Expectations

Well I was going through all my blogs, really after a long time. Well I see there is a transformations with me. So just thought of doing a retrospective of what has happened good, what could have done to make things better.

Good thing is I have traveled a lot, traveled like a mad, challenging the belief, Doing things only crazy would try to do. Like riding alone on a bike with no spare kits from here to Cochin a time. and once to Jog. Well these are small when i saw a video of a person riding a bike from Mumbai to Leh on Bike alone. That too with Bike weighing 300+ Kg. I still think its possible, and what i am looking at is to ride from Kanyakumari to Kashmir. Its still a dream now. Now idea when i see this dream come true. Well the lessions i learnt from my Ride from Bangalore to Rajasthan and back, need to keep the vehicle in a very good condition all the time.

Secound thing what has these travel brought to me, You know what it has given me enough time to think about the good things in life. How fortunate we are, and most of all the desire to chase, and sense of satisfaction once the task is done.

Well so what has been changed, I was much satisfied before, but now the expectations have grown.

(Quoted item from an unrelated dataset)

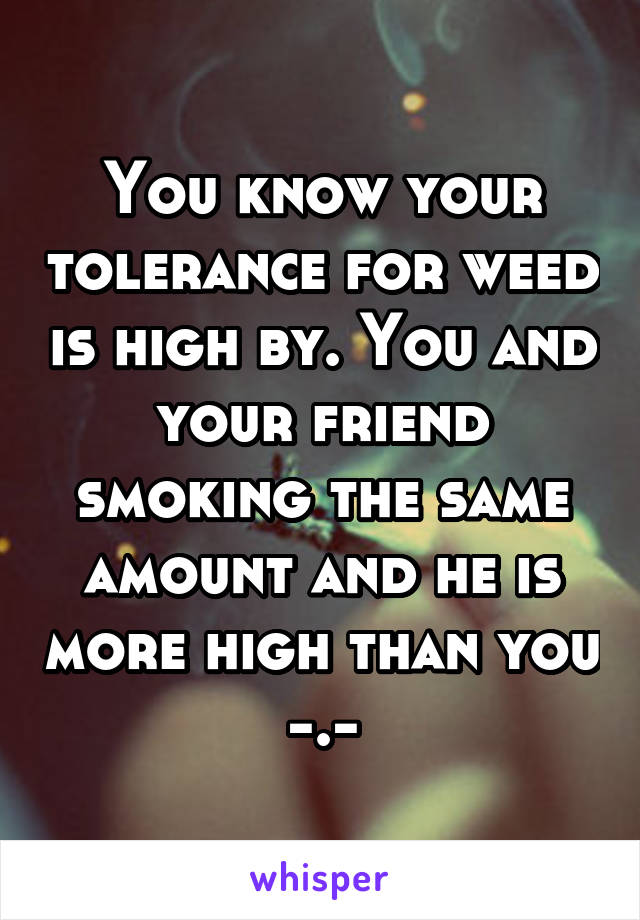 You know your tolerance for weed is high by. You and your friend smoking the same amount and he is more high than you -.-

I started expecting a lot from me, which is one thing is really eating up my satisfaction. Every time i put a bar for me and every time i try to overdo it. Well I know its good to do. But some things which are falling apart, is my Stamina, I use to do XYZ timings some year before. I am still chasing it, I did not practice, its hard, but my mind becomes unsatisfied with me.

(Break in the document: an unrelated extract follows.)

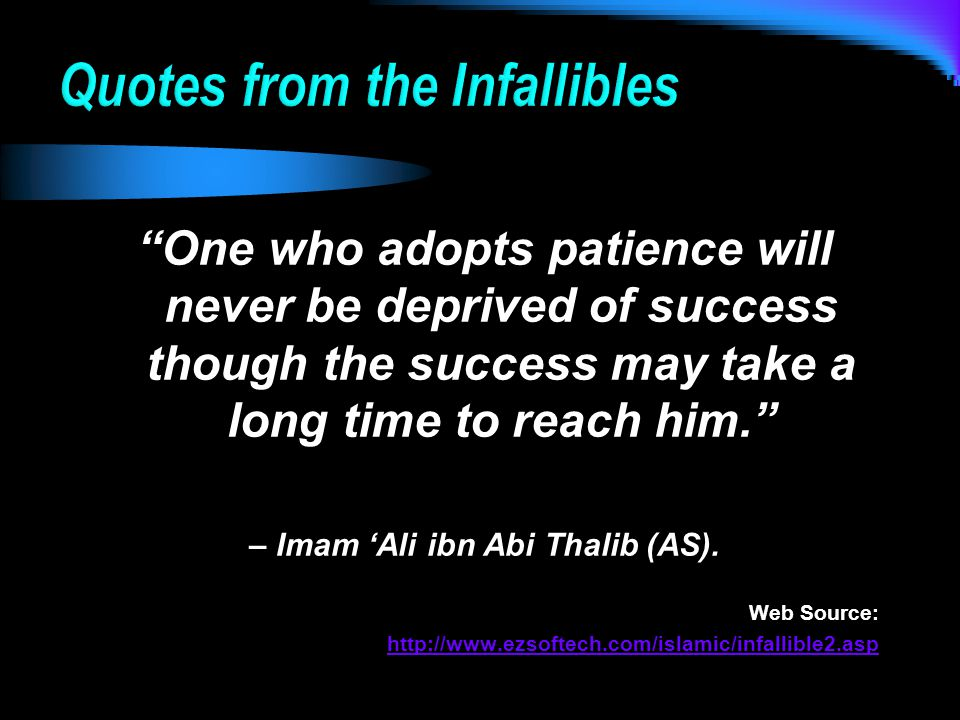 One who adopts patience will never be deprived of success though the success may take a long time to reach him. – Imam 'Ali ibn Abi Thalib (AS).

When going through i realized, I have been putting pressure on my mind with expectations, and these are the ones which are really stopping my self from being happy from my doings. So all i need to do is to say, I should be happy i am still maintaining the timings. :-)

Next thing is expecting from Others, which is the other which really hurts most. Something i do without any intentions and expect them to behave the way i desire.. I think thats other reasons i am falling apart. So to over come this every time i would ask me a question ->

Whatever i am doing is something i should be doing ?
Does it make me happy doing it ?
Does others feel happy receiving it and in turn giving back ?

For any of the questions i don't receive the negative answers, that means it does not worth, and at end make life uneasy.

Lastly should put in mind, every time the wind does not favor you, there would be times when there is no wind, or wind opposing you, I does not mean loose hope. I means be prepared, and wait for the wind, to favor the direction which need to be proceeded.